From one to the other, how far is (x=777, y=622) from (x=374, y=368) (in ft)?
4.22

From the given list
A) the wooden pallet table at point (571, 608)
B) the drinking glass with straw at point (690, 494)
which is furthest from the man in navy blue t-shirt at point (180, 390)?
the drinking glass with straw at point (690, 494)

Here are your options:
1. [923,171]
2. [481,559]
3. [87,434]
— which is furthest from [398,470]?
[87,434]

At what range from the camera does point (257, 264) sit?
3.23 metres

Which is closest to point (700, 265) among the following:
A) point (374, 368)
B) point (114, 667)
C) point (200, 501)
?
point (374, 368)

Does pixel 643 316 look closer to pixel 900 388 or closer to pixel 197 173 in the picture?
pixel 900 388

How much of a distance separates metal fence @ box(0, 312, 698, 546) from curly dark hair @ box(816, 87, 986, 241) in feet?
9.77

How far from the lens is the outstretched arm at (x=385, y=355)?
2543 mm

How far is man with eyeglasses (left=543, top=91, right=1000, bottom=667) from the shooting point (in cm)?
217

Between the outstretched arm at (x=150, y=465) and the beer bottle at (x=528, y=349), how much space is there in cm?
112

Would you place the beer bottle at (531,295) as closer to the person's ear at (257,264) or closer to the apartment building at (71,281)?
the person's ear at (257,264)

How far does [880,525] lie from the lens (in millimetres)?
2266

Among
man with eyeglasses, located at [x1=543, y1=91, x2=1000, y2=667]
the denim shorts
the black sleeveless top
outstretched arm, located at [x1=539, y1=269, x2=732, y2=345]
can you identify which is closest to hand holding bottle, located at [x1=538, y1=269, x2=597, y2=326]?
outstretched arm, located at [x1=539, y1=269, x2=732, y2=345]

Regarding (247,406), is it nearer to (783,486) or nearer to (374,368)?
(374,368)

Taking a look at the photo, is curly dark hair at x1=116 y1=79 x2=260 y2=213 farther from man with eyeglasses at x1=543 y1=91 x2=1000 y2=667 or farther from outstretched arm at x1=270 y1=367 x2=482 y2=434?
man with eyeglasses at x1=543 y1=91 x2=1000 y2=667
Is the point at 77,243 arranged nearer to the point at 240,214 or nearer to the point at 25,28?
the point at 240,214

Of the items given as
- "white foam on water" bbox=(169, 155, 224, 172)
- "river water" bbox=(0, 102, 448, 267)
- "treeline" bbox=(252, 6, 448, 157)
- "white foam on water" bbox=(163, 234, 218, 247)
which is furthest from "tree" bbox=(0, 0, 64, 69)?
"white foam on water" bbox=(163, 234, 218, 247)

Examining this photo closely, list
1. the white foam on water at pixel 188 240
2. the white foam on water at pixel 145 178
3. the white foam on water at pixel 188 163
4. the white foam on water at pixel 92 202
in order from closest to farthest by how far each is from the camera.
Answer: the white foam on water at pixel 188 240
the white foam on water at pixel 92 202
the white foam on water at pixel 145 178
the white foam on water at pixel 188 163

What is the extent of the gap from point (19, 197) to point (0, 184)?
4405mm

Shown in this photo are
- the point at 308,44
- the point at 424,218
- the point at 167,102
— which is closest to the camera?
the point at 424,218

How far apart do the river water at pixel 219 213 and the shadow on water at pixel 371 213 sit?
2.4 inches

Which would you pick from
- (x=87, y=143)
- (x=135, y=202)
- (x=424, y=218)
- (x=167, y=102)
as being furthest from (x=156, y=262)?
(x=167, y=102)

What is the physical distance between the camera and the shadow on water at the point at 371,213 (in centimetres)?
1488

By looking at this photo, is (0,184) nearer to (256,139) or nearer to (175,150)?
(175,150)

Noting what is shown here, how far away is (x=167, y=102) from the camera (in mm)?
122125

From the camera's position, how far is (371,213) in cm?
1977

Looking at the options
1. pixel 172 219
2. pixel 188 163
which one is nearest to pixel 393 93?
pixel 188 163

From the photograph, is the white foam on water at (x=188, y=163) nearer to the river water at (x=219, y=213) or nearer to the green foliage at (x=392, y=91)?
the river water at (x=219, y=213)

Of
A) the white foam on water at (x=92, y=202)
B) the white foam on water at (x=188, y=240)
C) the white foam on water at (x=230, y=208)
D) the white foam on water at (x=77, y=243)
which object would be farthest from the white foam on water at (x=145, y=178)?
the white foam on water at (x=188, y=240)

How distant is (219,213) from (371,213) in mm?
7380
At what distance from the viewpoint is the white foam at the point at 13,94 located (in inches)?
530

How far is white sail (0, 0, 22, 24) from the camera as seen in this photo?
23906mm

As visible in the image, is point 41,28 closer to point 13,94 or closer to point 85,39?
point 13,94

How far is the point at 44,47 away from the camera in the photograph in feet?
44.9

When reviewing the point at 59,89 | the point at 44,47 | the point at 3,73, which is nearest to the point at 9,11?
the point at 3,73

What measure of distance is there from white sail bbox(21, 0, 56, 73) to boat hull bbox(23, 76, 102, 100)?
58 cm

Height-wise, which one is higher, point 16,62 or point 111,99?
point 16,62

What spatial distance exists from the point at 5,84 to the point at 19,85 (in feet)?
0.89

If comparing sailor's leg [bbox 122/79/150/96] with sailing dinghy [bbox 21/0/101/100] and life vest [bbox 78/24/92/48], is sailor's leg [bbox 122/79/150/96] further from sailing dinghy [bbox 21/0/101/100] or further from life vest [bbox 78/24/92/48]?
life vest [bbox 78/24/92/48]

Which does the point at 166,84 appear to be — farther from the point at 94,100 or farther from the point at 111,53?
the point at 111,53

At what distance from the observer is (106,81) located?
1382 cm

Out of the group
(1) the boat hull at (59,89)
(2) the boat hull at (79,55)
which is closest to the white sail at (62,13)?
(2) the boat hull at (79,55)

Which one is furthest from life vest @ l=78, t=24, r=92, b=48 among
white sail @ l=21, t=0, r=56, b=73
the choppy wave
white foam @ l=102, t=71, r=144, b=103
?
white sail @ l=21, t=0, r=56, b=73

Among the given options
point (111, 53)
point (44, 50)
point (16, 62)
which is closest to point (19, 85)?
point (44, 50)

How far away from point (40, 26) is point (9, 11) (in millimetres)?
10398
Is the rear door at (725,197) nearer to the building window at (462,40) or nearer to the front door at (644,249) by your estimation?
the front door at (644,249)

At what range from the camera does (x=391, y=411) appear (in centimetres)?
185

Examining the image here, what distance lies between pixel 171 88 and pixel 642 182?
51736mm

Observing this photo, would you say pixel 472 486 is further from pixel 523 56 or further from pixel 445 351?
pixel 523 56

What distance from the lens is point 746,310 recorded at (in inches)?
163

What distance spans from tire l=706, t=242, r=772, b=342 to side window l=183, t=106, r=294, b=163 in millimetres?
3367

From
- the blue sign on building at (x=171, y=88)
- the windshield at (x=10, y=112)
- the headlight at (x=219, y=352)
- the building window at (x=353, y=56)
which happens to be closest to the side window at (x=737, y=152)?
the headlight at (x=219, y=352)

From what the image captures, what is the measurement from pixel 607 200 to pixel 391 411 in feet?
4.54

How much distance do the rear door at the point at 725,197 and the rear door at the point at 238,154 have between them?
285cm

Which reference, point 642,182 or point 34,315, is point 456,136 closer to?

◆ ◆ ◆ ◆

Problem
Give back, exactly as written, the lines from the one with "At what distance from the observer" to the last line.

Written answer
At what distance from the observer is (106,81) located?
1382 cm

Out of the group
(1) the boat hull at (59,89)
(2) the boat hull at (79,55)
which is closest to the white sail at (62,13)?
(2) the boat hull at (79,55)

Which one is furthest from life vest @ l=78, t=24, r=92, b=48 among
white sail @ l=21, t=0, r=56, b=73
the choppy wave
white foam @ l=102, t=71, r=144, b=103
?
white sail @ l=21, t=0, r=56, b=73

Among the given options
point (111, 53)
point (44, 50)
point (16, 62)
which is closest to point (19, 85)?
point (44, 50)

How far away from point (40, 26) is point (9, 11) (in millimetres)?
10398
Is the rear door at (725,197) nearer to the building window at (462,40) or nearer to the front door at (644,249) by your estimation?
the front door at (644,249)

At what range from the camera does (x=391, y=411) appear (in centimetres)?
185

Examining the image here, what distance lies between pixel 171 88 and pixel 642 182?
51736mm

Observing this photo, would you say pixel 472 486 is further from pixel 523 56 or further from pixel 445 351?
pixel 523 56

What distance from the lens is point 746,310 recorded at (in inches)?
163

What distance spans from tire l=706, t=242, r=772, b=342 to side window l=183, t=106, r=294, b=163 in millimetres?
3367

From
- the blue sign on building at (x=171, y=88)
- the windshield at (x=10, y=112)
- the headlight at (x=219, y=352)
- the building window at (x=353, y=56)
which happens to be closest to the side window at (x=737, y=152)?
the headlight at (x=219, y=352)

From what the image captures, what is the measurement from pixel 607 200 to pixel 391 411 in feet?
4.54

How much distance do the rear door at the point at 725,197 and the rear door at the point at 238,154 have between them?
285cm

Which reference, point 642,182 or point 34,315, is point 456,136 closer to?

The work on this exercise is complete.